If, on average, only 30% of companies bought or invested in by private equity firms achieve the success the PE company envisioned when the investment was made, one has to wonder why those firms spend little or no time and effort trying to increase the sales of their new purchase through better marketing strategies.
Several of the firms I have spoken with, and assorted analyst friends, agree that actively including marketing in the strategic growth plans for the company is gaining in importance. The days of “standard” business and financial re-engineering are evolving to include all tools, especially as we move from a product to a service economy.
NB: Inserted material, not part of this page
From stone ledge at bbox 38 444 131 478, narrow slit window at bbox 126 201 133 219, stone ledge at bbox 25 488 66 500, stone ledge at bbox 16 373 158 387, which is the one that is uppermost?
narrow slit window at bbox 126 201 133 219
In today’s world….well, yesterday’s world given the state of the market now….money was available everywhere. And sought-after companies that needed cash infusions or wanted to enact their ownership-retirement exit strategy, knew they had plenty of suitors, and would negotiate the best deal possible for them, and what they believed would be best for their company.
Yet strategies for improving the marketing and sales operations rarely were put on the table. Fundamentally, these functions have not been a strength of PE companies, so they would leave those elements of growth to the invested-in company, more often that not, in “hands-off” mode.
That strategy needs to change.
PE companies need to bring on board a Chief Marketing Officer or “in-house agency of record” for its entire portfolio – or 1 for each sector – that knows how to build revenue, and can provide more than arms-length support.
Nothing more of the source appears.